* **THE DATA**:
++++++++++

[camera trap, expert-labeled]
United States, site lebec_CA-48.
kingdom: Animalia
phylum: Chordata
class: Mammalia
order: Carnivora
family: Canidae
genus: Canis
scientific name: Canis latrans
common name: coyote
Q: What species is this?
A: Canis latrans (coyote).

++++++++++

* **EXERCISE AIM**:
Everything from the line that contains "genus: Canis" to the last line of the entries above should be repeated word for word, both lines included, with no other output.

* **WORKED SOLUTION**:
genus: Canis
scientific name: Canis latrans
common name: coyote
Q: What species is this?
A: Canis latrans (coyote).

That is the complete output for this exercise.